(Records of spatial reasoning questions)

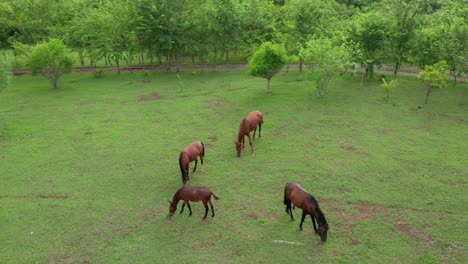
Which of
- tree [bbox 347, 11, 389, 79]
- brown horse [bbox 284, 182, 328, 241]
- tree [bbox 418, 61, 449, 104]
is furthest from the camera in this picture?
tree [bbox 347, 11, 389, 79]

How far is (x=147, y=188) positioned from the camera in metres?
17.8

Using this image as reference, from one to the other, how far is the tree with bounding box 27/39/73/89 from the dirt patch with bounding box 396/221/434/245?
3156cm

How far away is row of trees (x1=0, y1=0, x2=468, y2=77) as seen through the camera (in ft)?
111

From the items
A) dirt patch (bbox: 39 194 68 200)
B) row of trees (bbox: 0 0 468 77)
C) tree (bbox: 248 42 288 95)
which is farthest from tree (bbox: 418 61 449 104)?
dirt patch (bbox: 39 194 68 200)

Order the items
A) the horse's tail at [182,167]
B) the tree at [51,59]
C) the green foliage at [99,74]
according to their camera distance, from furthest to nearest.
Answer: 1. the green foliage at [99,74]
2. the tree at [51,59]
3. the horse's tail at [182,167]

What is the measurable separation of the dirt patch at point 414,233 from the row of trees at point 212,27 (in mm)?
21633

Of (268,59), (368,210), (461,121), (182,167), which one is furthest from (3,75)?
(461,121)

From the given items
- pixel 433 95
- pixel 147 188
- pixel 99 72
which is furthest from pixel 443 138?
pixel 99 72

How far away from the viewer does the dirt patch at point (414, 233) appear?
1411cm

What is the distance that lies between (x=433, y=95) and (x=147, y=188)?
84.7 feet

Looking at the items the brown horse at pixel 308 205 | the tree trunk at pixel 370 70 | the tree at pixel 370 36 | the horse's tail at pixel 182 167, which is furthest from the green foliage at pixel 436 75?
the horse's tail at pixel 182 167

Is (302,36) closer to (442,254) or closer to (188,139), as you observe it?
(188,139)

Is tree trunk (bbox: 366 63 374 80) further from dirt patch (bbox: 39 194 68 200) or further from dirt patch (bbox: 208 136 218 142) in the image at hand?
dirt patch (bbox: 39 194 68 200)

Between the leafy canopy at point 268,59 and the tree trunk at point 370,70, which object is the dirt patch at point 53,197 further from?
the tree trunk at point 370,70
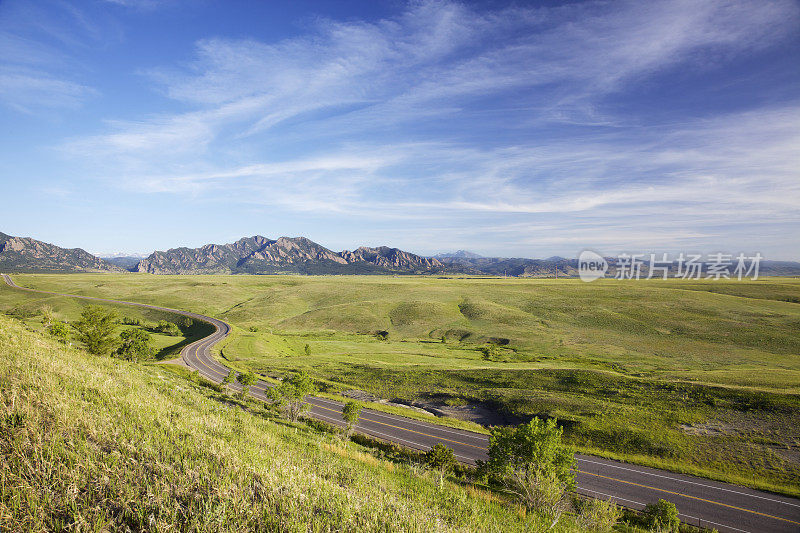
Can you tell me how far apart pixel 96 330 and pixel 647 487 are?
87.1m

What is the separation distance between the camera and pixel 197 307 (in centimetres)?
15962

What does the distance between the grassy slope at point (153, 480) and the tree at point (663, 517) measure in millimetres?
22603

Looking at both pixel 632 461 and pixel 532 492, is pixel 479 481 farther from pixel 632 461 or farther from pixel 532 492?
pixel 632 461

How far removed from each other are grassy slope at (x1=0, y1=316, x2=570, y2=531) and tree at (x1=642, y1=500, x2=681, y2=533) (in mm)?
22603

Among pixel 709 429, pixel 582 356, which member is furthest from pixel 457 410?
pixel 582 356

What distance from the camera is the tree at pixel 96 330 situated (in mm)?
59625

**TASK INSTRUCTIONS**
Print all the records again exactly; do not include any picture.

**RESULT OF THIS TASK**
Which of
- tree [bbox 347, 11, 389, 79]
- brown horse [bbox 284, 182, 328, 241]
- tree [bbox 418, 61, 449, 104]
is furthest from the camera in this picture?
tree [bbox 347, 11, 389, 79]

How far is (x=147, y=188) positioned from the camera in metres?
17.8

Using this image as reference, from one to the other, how far is the tree with bounding box 27/39/73/89 from the dirt patch with bounding box 396/221/434/245?
3156cm

How far away is row of trees (x1=0, y1=0, x2=468, y2=77) as seen through the camera (in ft)?
111

From the items
A) dirt patch (bbox: 39 194 68 200)
B) row of trees (bbox: 0 0 468 77)
C) tree (bbox: 248 42 288 95)
which is farthest from tree (bbox: 418 61 449 104)?
dirt patch (bbox: 39 194 68 200)

Order the items
A) the horse's tail at [182,167]
B) the tree at [51,59]
C) the green foliage at [99,74]
according to their camera distance, from furthest to nearest.
Answer: 1. the green foliage at [99,74]
2. the tree at [51,59]
3. the horse's tail at [182,167]

What is the measurable separation of the dirt patch at point 414,233 from the row of trees at point 212,27 (in mm)?
21633

Of (268,59), (368,210), (461,121), (182,167), which one is furthest from (3,75)?
(461,121)

From the given items
- pixel 433 95
- pixel 147 188
- pixel 99 72
which is furthest from pixel 443 138?
pixel 99 72

How far away from the viewer does the dirt patch at point (414, 233) appear?
1411cm

What is the distance that lies between (x=433, y=95) and (x=147, y=188)?
84.7 feet

Looking at the items the brown horse at pixel 308 205 | the tree trunk at pixel 370 70 | the tree at pixel 370 36 | the horse's tail at pixel 182 167, which is furthest from the green foliage at pixel 436 75?
the horse's tail at pixel 182 167

Is (302,36) closer to (442,254) or closer to (188,139), as you observe it?
(188,139)

Is tree trunk (bbox: 366 63 374 80) further from dirt patch (bbox: 39 194 68 200) or further from dirt patch (bbox: 208 136 218 142) in the image at hand?
dirt patch (bbox: 39 194 68 200)

Between the leafy canopy at point 268,59 and the tree trunk at point 370,70, which object is the dirt patch at point 53,197 further from?
the tree trunk at point 370,70
Can you tell me how far apart pixel 96 330 and pixel 647 487 are?
87.1m

What is the separation distance between the camera and pixel 197 307 (in centimetres)?
15962

What does the distance between the grassy slope at point (153, 480) and the tree at point (663, 517) measure in millimetres?
22603

Looking at both pixel 632 461 and pixel 532 492, is pixel 479 481 farther from pixel 632 461 or farther from pixel 532 492?
pixel 632 461

How far removed from each other are grassy slope at (x1=0, y1=316, x2=570, y2=531) and tree at (x1=642, y1=500, x2=681, y2=533) (in mm)?
22603

Among pixel 709 429, pixel 582 356, which member is furthest from pixel 457 410?
pixel 582 356

What distance from the camera is the tree at pixel 96 330 situated (in mm)?
59625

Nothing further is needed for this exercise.